1. HELPFULNESS: Does the response address the user's needs and provide useful information?
2. ACCURACY: Is the information provided factually correct and reliable?
3. CLARITY: Is the response clear, well-structured, and easy to understand?
4. PROFESSIONALISM: Does the response maintain appropriate tone and professionalism?
5. COMPLETENESS: Does the response fully address all aspects of the query?

Expected criteria: {json.dumps(criteria, indent=2)}

Respond with ONLY a JSON object in this format:
{{
    "helpfulness": <score>,
    "accuracy": <score>,
    "clarity": <score>,
    "professionalism": <score>,
    "completeness": <score>,
    "reasoning": "Brief explanation of scores"
}}
"""

[Test]
user_query = "cancel my last order and refund the amount"
user_jwt = get_jwt_for_logged_in_user("testuser@user.com")
response = agent.invoke(query=user_query, jwt=user_jwt)

// Deterministic check
assert_true(response.trajectories, [
    "fetch_user_details",
    "fetch_user_bank_details",
    "fetch_promotion_details",
    "check_delivery_status",
    "update_refund_request"
])

// Non-deterministic check
llm_as_judge_score = llm_as_judge_invoke(evaluation_prompt, user_query, response.reply)
assert_non_zero(llm_as_judge_score)

What Is the Role of Automation QA Engineers Now?

As discussed earlier, in the traditional testing world, QA engineers primarily treated the system as a black box and wrote end-to-end automated tests around it. But that is no longer an effective way to test an agentic system. That does not mean the QA role is redundant.

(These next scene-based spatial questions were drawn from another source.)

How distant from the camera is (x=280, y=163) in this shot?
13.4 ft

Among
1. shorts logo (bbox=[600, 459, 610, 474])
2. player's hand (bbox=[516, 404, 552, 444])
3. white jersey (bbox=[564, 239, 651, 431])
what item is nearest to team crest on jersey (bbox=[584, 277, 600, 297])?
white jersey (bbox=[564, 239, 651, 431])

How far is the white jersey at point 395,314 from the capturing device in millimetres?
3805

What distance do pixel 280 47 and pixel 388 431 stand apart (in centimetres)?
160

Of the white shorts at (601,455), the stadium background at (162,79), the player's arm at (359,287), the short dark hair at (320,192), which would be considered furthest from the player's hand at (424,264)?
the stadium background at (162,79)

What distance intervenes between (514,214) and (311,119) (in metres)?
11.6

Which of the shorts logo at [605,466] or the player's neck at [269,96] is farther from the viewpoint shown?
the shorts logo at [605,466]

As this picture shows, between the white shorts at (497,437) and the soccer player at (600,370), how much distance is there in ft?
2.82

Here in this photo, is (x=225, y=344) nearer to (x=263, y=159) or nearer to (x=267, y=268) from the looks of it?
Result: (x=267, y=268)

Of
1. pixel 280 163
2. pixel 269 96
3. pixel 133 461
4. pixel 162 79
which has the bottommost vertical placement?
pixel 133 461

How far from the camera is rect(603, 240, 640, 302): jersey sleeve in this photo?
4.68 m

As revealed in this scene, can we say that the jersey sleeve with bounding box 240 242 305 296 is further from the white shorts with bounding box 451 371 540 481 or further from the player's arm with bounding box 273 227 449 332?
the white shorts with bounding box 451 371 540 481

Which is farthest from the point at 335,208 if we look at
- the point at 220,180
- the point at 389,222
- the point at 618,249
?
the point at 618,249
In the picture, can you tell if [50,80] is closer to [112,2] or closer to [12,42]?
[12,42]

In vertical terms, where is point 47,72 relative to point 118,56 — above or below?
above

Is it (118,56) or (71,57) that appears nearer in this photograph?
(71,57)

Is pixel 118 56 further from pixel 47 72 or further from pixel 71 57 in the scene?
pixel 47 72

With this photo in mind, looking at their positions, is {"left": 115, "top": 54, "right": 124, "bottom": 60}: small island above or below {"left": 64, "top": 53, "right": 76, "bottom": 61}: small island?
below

QAs should still focus on CLEAR - Cost, Latency, Efficacy, Assurance (safety and policy), and Reliability. All of which can be evaluated from the final system outcome while treating it as a black box.

Beyond that, QA engineers must partner closely with developers to design evaluation frameworks, define invariants, and heavily contribute to building adversarial scenarios. We did this in traditional software teams as well, but now it becomes far more proactive and central to the system’s design.

Observability is another critical area where QA should invest time, especially in validating operational metrics.

In summary, testing is no longer a final validation step in the agentic world. It becomes part of the system’s architecture. QA engineers are not becoming less important, they are becoming more critical. Their role is evolving from writing external test scripts to designing quality guardrails for autonomous systems partnering with developers.